Work instruction:
Reproduce the records without their pictures, keeping every word as it is.

Data section:
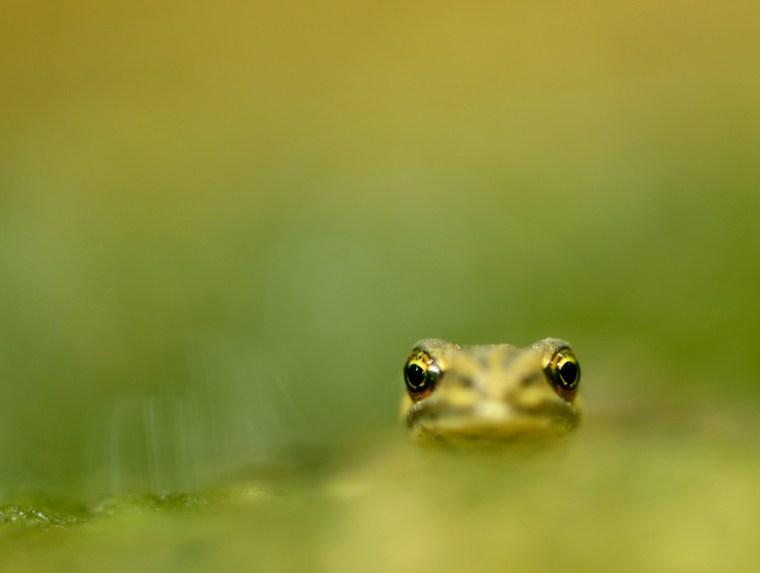 En lille salamander stikker hovedet frem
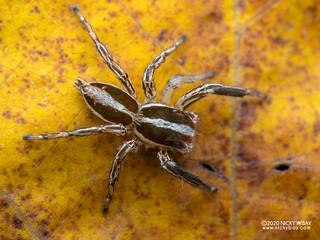 Jumping spider (Plexippus paykulli) - P8011386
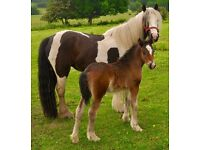 Very Sweet Bay Foal For Sale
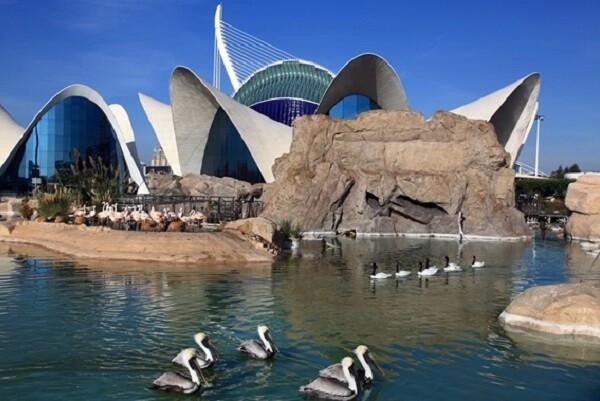 El Oceanogràfic celebra el Día Mundial de los Océanos-cómo se teje el mar.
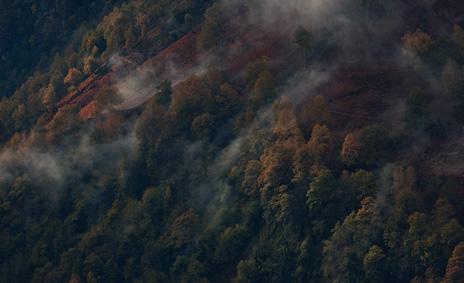 ©ankeluckmann1961, pyrenees, trees, anke luckmann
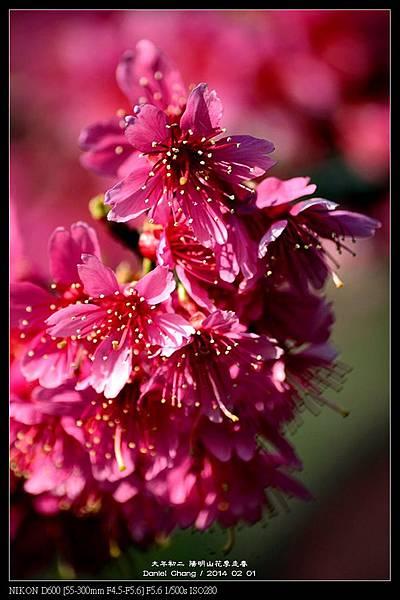 nEO_IMG_140201--YMS Cherry Blossoms 042-800.jpg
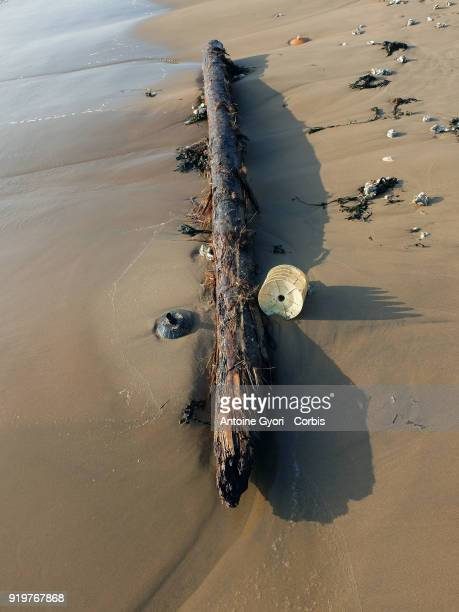 General Views Of Chatelaillon Beach Atlantic OceanPiece of wood stranded on the beach on December 27 2017 in Chatelaillon France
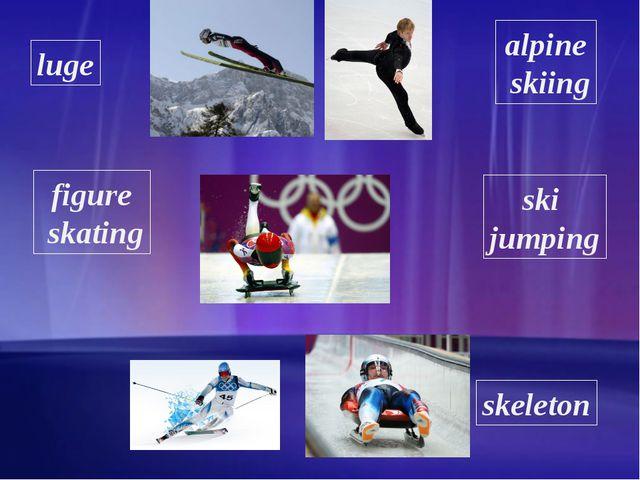 luge figure skating alpine skiing ski jumping skeleton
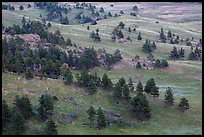 Rolling hills with ponderosa pines and grasslands. Wind Cave National Park, South Dakota, USA. (color)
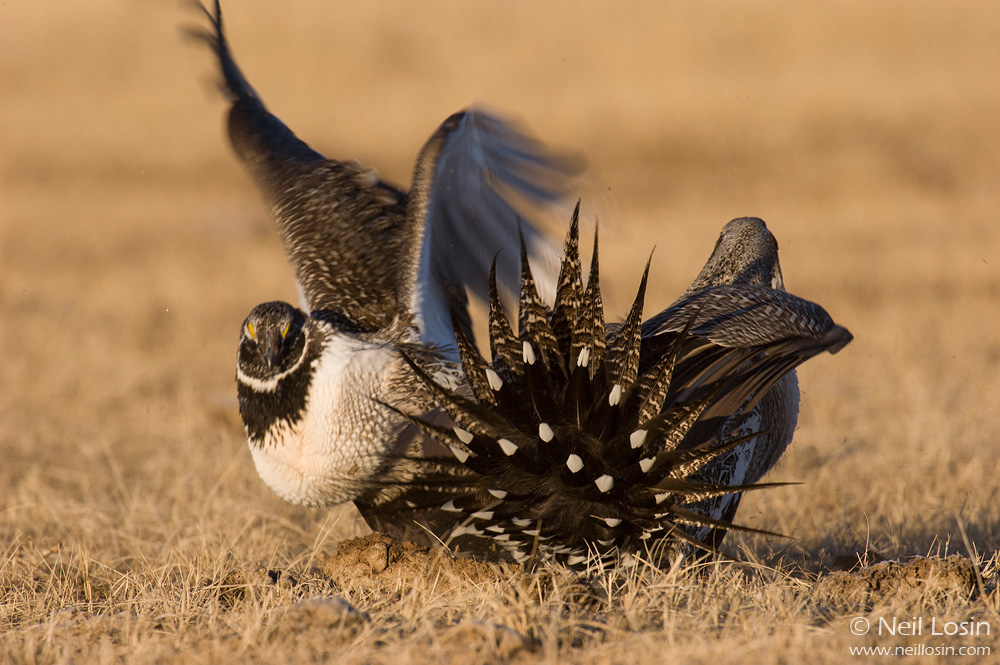 Two male Greater Sage-Grouse ( Centrocercus urophasianus ) fight on a grouse display ground, or lek, near Hudson, Wyoming.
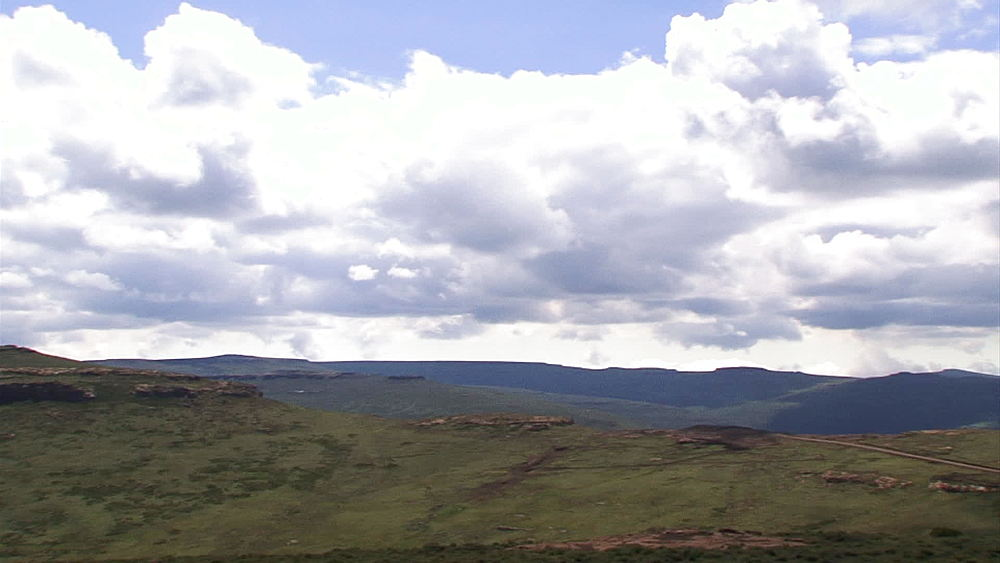 Pan of mountains in Lesotho to Aloe Arborescens (krantz aloe, candelabra aloe) Aloe flowers blowing in the wind, Lesotho, Africa - 1182-119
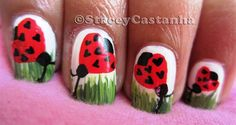Cute Heart Shaped Ladybird :)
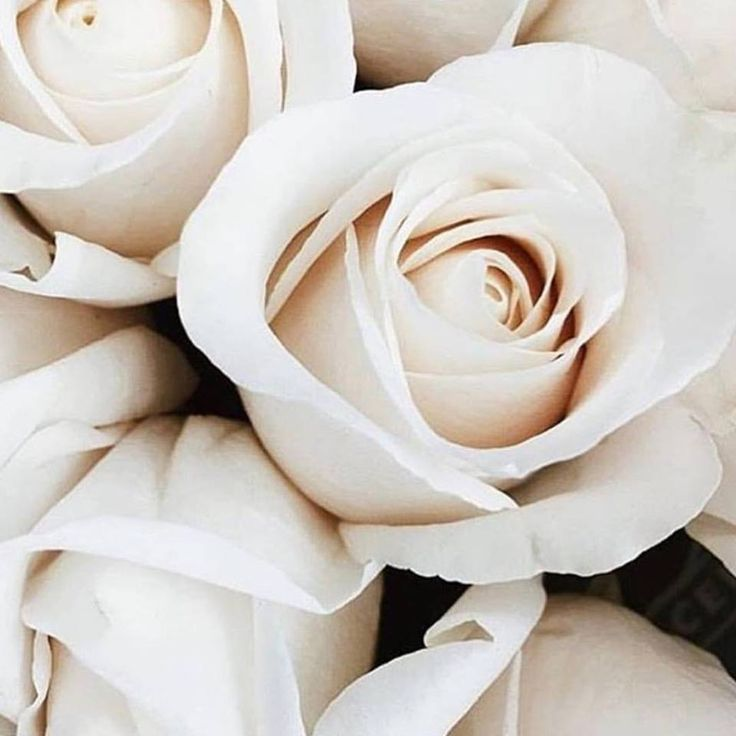 Perfect white roses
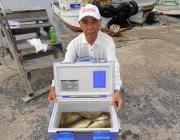 黒島の筏 良型アイゴを30匹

Solution below:
 En lille salamander stikker hovedet frem
 Jumping spider (Plexippus paykulli) - P8011386
 Very Sweet Bay Foal For Sale
 El Oceanogràfic celebra el Día Mundial de los Océanos-cómo se teje el mar.
 ©ankeluckmann1961, pyrenees, trees, anke luckmann
 nEO_IMG_140201--YMS Cherry Blossoms 042-800.jpg
 General Views Of Chatelaillon Beach Atlantic OceanPiece of wood stranded on the beach on December 27 2017 in Chatelaillon France
 luge figure skating alpine skiing ski jumping skeleton
 Rolling hills with ponderosa pines and grasslands. Wind Cave National Park, South Dakota, USA. (color)
 Two male Greater Sage-Grouse ( Centrocercus urophasianus ) fight on a grouse display ground, or lek, near Hudson, Wyoming.
 Pan of mountains in Lesotho to Aloe Arborescens (krantz aloe, candelabra aloe) Aloe flowers blowing in the wind, Lesotho, Africa - 1182-119
Cute Heart Shaped Ladybird :)
 Perfect white roses
 黒島の筏 良型アイゴを30匹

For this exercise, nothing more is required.